▶ [Problem to solve]: Rewrite every row below with "black" replaced by "white" and all other text unchanged. Omit the pictures from the output.
Records provided: Begin
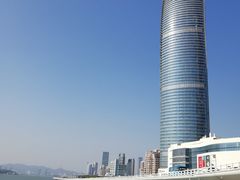 -演武大桥观景平台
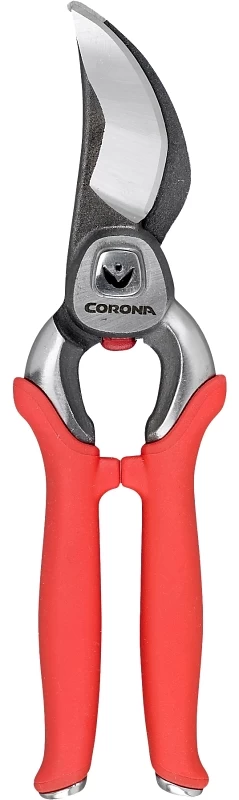 Corona 1-Inch Steel Contour-Grip Bypass Pruning Shears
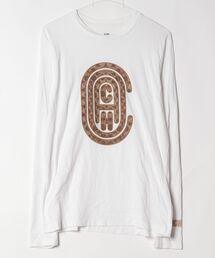 COACH（コーチ）の「長袖Tシャツ（Tシャツ/カットソー）」
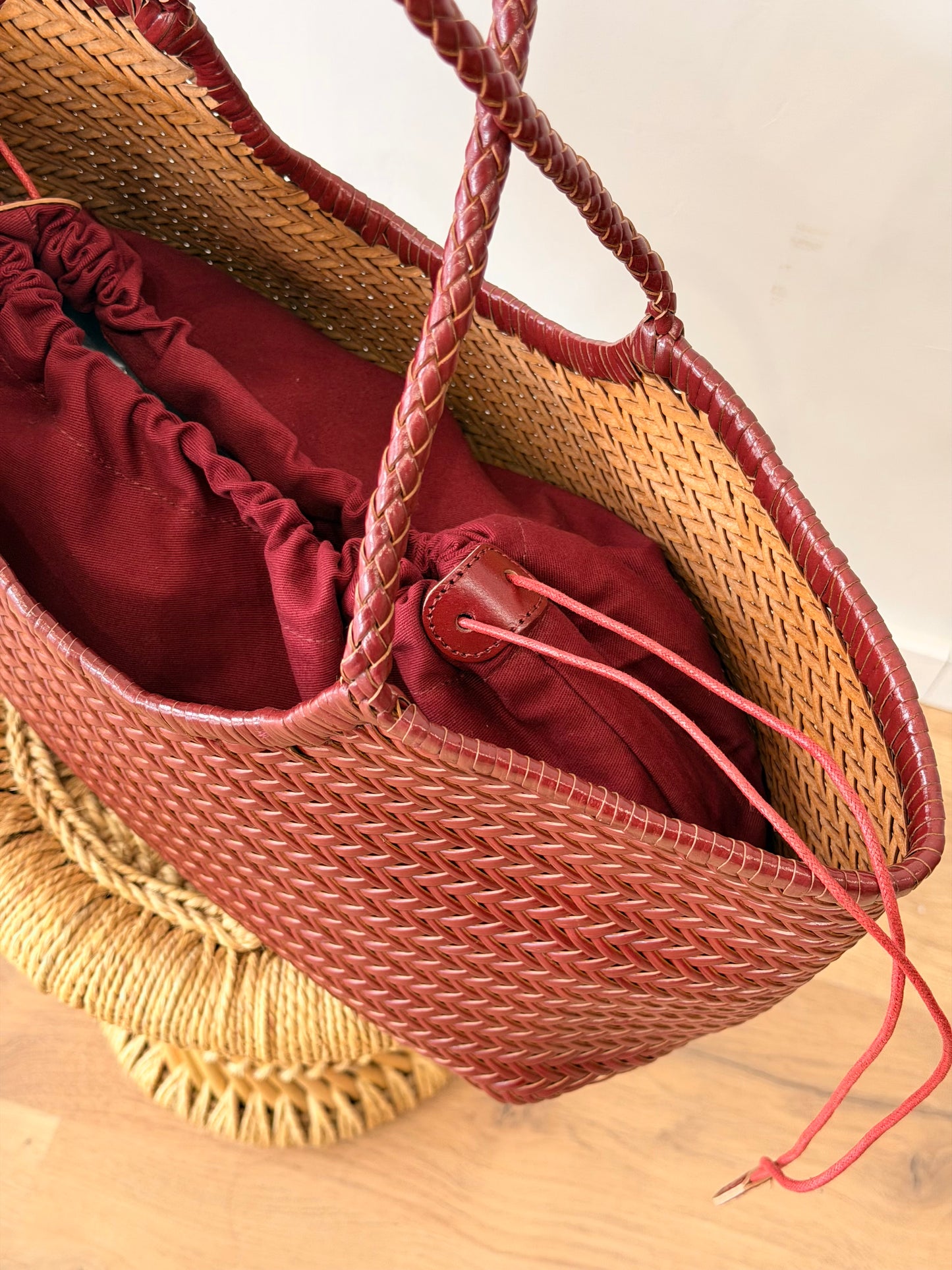 DIFFUSION BAG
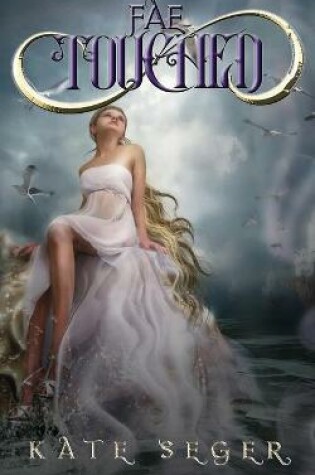 Cover of Fae Touched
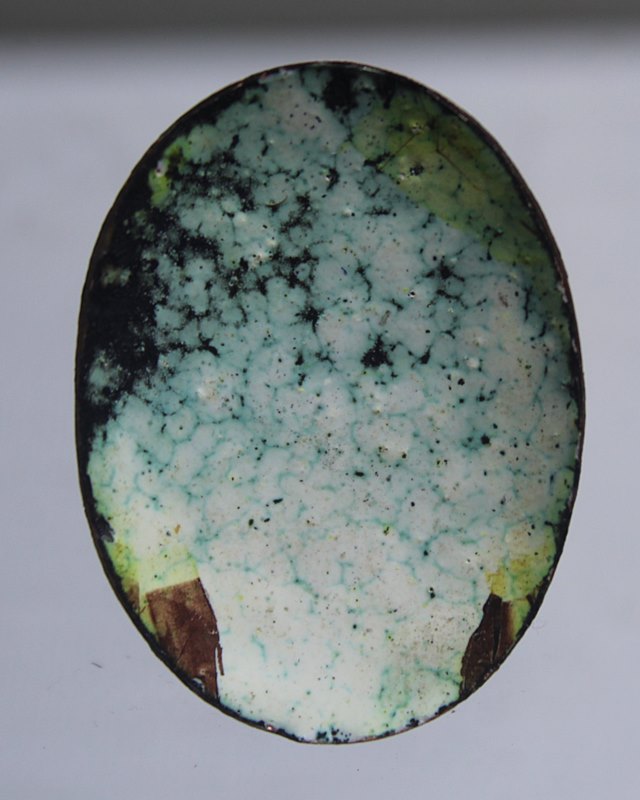 A896ล็อคเก็ต หลวงปู่ท่อน ไม่ทราบปี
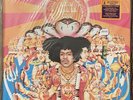 THE JIMI HENDRIX EXPERIENCE Axis: Bold As Love 12” Vinyl LP 2010 #3147/5000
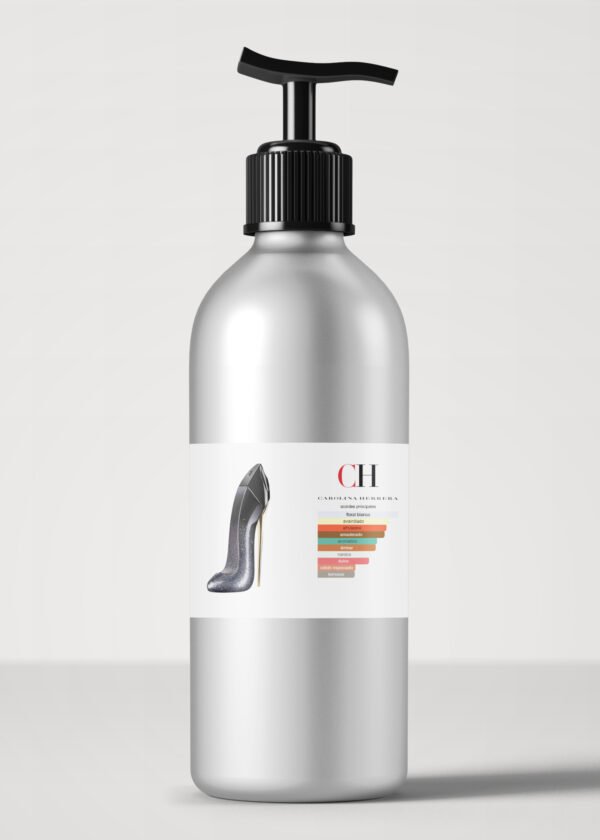 CDP Good girl supreme Carolina Herrera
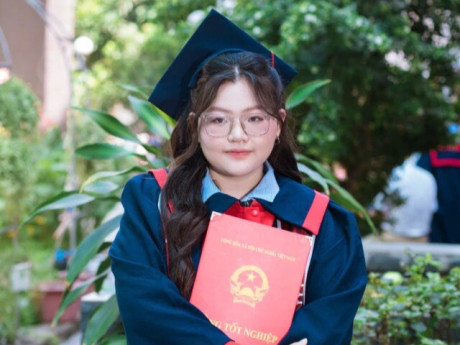Bí quyết của những thủ khoa đạt 30/30 vào Đại học Y Dược TPHCM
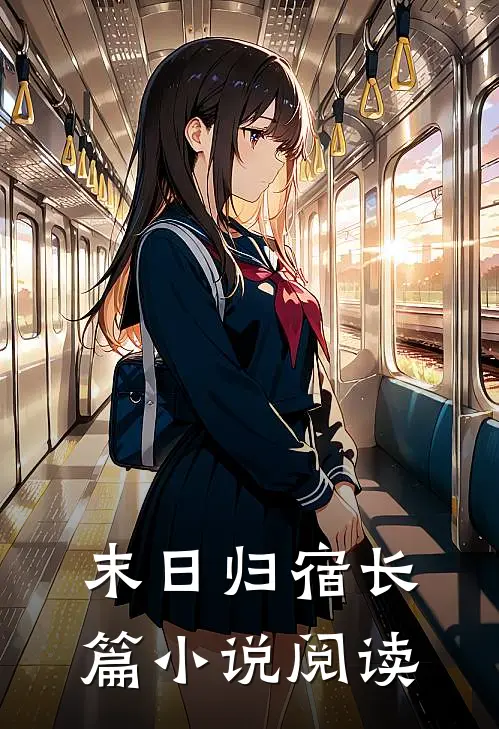 末日归宿长篇小说阅读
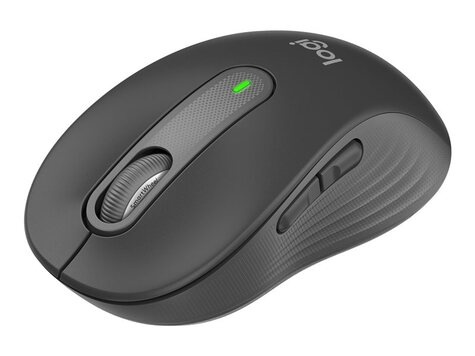 Logitech Wireless Mouse M650 black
Records provided: End
▶ [Answer to the problem]:
 -演武大桥观景平台
 Corona 1-Inch Steel Contour-Grip Bypass Pruning Shears
 COACH（コーチ）の「長袖Tシャツ（Tシャツ/カットソー）」
 DIFFUSION BAG
 Cover of Fae Touched
 A896ล็อคเก็ต หลวงปู่ท่อน ไม่ทราบปี
 THE JIMI HENDRIX EXPERIENCE Axis: Bold As Love 12” Vinyl LP 2010 #3147/5000
 CDP Good girl supreme Carolina Herrera
Bí quyết của những thủ khoa đạt 30/30 vào Đại học Y Dược TPHCM
 末日归宿长篇小说阅读
 Logitech Wireless Mouse M650 white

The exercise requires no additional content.